Short problem –
Transcribe, unchanged, the portion of the records that begins with the line containing "What would you" and ends with the line containing "625 centimetres", including both of those lines.
[start Provided material]
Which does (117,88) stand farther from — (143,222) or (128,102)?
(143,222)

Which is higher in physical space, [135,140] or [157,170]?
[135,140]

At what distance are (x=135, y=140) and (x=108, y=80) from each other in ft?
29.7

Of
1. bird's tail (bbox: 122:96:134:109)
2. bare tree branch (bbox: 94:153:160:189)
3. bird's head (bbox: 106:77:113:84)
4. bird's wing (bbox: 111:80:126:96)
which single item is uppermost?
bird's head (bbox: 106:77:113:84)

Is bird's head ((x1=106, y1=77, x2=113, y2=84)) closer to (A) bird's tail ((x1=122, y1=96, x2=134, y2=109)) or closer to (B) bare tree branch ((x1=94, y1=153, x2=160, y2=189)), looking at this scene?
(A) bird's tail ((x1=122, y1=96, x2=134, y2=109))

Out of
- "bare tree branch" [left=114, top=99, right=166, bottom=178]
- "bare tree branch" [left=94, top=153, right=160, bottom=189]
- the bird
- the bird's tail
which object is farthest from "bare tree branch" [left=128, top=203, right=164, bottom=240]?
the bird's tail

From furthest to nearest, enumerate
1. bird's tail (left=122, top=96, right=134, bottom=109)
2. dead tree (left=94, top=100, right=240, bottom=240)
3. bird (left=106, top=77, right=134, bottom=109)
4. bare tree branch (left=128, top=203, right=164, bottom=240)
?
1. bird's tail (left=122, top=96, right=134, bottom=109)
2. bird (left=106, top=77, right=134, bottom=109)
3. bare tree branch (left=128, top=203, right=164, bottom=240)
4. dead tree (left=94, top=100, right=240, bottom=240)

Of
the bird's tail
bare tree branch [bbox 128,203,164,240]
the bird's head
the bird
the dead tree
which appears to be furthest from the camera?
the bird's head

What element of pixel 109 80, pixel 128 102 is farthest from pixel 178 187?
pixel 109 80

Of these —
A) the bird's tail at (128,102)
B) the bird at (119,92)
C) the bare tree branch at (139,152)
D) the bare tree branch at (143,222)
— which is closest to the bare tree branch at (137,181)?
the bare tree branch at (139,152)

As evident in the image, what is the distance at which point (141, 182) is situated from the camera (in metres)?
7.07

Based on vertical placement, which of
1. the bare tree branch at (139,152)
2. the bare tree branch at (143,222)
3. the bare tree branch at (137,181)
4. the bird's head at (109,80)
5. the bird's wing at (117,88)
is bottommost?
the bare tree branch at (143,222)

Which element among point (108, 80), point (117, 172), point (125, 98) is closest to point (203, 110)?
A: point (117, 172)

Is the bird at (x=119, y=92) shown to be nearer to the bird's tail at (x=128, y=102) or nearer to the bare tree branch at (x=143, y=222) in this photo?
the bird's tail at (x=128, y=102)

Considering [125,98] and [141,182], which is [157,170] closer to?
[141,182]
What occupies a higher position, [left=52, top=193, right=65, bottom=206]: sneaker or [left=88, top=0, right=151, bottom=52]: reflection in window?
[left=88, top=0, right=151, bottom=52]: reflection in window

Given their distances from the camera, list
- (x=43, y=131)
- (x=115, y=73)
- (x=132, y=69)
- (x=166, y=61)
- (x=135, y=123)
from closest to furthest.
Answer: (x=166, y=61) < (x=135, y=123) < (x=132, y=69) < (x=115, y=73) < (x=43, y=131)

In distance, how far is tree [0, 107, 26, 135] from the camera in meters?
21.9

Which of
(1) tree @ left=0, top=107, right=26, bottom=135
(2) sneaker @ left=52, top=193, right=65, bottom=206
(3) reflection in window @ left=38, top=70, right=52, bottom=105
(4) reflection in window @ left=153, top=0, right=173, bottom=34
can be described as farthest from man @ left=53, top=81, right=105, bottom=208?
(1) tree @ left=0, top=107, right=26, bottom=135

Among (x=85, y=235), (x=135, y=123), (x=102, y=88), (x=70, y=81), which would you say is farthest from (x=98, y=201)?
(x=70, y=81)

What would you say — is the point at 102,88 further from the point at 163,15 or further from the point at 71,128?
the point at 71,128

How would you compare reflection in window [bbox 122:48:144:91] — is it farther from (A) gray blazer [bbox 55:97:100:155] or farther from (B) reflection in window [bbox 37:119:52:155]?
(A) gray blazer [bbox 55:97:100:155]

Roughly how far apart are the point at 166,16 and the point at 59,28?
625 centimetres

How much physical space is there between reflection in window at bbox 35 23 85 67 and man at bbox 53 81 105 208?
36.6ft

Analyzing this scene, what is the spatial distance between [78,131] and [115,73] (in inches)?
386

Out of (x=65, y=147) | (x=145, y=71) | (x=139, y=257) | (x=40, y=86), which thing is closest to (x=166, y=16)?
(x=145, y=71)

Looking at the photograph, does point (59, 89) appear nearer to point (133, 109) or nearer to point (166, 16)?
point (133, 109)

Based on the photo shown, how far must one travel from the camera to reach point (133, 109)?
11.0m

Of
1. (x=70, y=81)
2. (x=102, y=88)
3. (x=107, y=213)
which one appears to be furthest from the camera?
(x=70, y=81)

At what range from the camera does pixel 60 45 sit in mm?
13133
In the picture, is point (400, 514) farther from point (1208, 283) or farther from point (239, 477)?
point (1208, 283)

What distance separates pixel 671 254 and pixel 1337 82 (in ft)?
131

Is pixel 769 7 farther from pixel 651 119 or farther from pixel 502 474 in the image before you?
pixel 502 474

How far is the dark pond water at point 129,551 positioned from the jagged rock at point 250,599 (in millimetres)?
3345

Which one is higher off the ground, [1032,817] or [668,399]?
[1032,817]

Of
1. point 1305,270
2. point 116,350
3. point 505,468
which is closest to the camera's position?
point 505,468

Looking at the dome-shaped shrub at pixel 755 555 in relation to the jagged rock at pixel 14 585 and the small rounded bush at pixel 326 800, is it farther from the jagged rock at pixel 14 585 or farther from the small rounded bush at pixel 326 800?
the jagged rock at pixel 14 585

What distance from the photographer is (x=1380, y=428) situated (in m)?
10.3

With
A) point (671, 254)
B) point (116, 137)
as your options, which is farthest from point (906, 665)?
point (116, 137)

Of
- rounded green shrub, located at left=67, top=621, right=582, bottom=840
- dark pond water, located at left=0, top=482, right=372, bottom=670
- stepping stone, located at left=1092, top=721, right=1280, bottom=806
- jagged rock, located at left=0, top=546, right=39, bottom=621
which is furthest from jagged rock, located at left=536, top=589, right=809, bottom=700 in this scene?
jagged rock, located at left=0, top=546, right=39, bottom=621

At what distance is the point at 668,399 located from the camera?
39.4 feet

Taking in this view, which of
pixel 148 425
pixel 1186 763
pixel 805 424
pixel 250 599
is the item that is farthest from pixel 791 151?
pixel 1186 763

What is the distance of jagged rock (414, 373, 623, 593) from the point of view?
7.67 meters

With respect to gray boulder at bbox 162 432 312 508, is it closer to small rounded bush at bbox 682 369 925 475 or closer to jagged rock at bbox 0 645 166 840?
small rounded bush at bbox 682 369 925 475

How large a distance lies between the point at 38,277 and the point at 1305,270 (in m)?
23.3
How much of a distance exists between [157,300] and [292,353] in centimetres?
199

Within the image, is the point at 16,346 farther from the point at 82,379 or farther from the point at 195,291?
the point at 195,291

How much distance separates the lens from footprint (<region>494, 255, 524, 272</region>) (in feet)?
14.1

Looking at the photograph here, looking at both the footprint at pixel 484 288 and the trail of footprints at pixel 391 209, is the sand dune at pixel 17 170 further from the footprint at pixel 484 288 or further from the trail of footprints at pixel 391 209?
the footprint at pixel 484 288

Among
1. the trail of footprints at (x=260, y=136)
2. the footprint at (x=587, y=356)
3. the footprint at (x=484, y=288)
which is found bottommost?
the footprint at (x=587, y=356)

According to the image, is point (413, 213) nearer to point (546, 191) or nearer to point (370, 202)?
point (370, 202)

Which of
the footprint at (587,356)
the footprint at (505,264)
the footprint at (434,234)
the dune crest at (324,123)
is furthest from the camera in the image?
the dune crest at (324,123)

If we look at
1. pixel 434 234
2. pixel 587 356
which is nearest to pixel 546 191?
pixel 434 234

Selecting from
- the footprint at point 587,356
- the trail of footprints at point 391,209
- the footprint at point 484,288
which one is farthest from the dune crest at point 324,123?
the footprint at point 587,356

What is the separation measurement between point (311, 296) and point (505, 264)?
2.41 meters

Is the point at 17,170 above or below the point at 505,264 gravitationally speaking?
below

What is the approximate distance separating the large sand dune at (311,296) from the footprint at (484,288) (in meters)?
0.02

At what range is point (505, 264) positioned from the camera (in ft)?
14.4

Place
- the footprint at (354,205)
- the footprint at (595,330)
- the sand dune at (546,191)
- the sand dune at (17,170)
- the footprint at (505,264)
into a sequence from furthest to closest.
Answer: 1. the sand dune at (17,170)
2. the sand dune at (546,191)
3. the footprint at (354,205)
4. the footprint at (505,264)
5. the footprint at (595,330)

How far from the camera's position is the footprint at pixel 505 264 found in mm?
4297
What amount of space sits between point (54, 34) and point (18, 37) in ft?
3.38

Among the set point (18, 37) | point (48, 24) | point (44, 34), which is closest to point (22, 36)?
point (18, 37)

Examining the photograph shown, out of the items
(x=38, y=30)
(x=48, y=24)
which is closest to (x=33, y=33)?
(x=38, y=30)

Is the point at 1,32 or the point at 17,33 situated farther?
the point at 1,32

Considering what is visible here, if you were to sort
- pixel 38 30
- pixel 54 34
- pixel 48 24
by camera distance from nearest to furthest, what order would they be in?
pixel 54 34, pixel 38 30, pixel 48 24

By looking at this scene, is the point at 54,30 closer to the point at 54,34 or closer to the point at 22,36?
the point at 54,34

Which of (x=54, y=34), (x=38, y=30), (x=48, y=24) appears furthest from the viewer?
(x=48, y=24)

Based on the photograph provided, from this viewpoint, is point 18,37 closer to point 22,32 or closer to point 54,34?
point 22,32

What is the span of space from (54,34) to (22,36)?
[end Provided material]
Written response –
What would you say — is the point at 102,88 further from the point at 163,15 or further from the point at 71,128?
the point at 71,128

How would you compare reflection in window [bbox 122:48:144:91] — is it farther from (A) gray blazer [bbox 55:97:100:155] or farther from (B) reflection in window [bbox 37:119:52:155]?
(A) gray blazer [bbox 55:97:100:155]

Roughly how far apart are the point at 166,16 and the point at 59,28?
625 centimetres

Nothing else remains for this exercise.